PostingsHighlighter¶
For background, see https://wiki.apache.org/solr/PostingsHighlighter.
PostingsHighlighter is a new highlighter in Solr4.3 to summarize documents
for summary results. You do this with the
chainable postings_highlight()
method.
Specify which field we would like to see highlighted:
>>> resp = si.query('thief').postings_highlight('name').execute()
>>> resp.highlighting
{u'978-0641723445': {u'name': [u'The Lightning <em>Thief</em>']}}
It is also possible to specify a array of fields:
>>> si.query('thief').postings_highlight(['name', 'title']).options()

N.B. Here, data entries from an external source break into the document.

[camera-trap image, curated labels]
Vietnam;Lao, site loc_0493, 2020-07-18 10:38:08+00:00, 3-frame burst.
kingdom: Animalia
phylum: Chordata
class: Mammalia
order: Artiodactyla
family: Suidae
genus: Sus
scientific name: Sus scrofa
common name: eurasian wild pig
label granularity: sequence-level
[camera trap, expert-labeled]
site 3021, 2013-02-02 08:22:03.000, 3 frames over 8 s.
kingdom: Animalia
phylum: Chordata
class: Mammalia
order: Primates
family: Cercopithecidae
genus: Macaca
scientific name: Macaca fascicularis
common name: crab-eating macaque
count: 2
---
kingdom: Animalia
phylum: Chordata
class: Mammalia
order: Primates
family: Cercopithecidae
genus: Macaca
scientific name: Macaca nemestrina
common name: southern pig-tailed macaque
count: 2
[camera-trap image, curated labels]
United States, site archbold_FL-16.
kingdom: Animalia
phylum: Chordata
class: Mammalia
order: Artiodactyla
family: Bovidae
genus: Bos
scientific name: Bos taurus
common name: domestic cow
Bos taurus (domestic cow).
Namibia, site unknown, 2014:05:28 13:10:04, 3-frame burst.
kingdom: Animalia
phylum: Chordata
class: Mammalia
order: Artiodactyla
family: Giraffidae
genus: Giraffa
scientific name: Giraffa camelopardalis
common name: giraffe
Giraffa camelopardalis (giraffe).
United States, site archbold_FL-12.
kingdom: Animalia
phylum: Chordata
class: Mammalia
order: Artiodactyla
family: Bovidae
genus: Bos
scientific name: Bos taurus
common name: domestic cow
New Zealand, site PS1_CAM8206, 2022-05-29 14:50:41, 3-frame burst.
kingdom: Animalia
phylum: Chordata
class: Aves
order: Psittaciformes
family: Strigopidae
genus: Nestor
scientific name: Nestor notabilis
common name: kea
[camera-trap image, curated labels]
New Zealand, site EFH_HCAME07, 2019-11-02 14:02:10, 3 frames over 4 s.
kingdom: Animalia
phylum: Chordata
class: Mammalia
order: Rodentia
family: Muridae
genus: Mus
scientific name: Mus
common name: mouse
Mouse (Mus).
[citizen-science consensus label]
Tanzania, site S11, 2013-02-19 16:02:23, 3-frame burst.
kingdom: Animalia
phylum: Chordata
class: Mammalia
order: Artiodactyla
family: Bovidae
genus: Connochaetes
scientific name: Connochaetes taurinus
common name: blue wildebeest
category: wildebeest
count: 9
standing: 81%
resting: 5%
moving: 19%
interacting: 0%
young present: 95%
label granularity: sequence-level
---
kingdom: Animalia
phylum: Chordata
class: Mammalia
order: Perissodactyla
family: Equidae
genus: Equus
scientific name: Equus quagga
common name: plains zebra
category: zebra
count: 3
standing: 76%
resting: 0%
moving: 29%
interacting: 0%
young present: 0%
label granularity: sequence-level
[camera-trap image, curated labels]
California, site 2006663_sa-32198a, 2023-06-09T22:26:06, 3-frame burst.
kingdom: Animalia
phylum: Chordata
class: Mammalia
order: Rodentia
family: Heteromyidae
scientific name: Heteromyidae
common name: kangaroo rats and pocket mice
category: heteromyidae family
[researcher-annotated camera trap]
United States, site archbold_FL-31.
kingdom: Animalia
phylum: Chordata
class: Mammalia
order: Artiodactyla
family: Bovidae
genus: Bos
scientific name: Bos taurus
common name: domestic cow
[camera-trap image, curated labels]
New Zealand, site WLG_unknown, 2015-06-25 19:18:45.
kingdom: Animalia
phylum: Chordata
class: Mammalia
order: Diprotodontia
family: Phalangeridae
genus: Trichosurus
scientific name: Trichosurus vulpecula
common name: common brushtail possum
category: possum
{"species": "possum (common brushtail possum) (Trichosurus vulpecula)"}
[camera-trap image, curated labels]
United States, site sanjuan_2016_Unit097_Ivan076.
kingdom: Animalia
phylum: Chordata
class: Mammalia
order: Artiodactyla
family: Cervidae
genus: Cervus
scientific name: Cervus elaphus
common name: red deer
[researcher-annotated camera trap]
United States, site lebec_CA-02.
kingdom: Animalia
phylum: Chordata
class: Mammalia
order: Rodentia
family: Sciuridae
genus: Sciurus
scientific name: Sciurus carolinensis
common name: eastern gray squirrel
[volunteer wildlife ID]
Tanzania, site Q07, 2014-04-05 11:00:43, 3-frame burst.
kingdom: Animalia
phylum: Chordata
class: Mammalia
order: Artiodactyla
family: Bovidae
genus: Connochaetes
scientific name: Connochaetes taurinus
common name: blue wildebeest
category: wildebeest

{'hl': True, 'hl.fl': 'name,title', 'q': u'thief'}
Term Vectors¶
For background, see https://wiki.apache.org/solr/TermVectorComponent.
Alongside the normal search results, you can ask solr to return the term
vector, the term frequency, inverse document frequency, and position and offset
information for the documents.
You do this with the chainable term_vector()
method.
>>> resp = si.query('thief').term_vector(all=True).execute()
You can also specify for which fields you would like to get information:
>>> resp = si.query('thief').term_vector('name').execute()
It is also possible to specify a array of fields:
>>> si.query('thief').term_vector(['name', 'title'], all=True).execute()
More Like This¶
For background, see http://wiki.apache.org/solr/MoreLikeThis. Alongside a set of search results, Solr can suggest other documents that are similar to each of the documents in the search result.
More-like-this searches are accomplished with the mlt()
chainable option.
Solr needs to know which fields to consider when deciding similarity.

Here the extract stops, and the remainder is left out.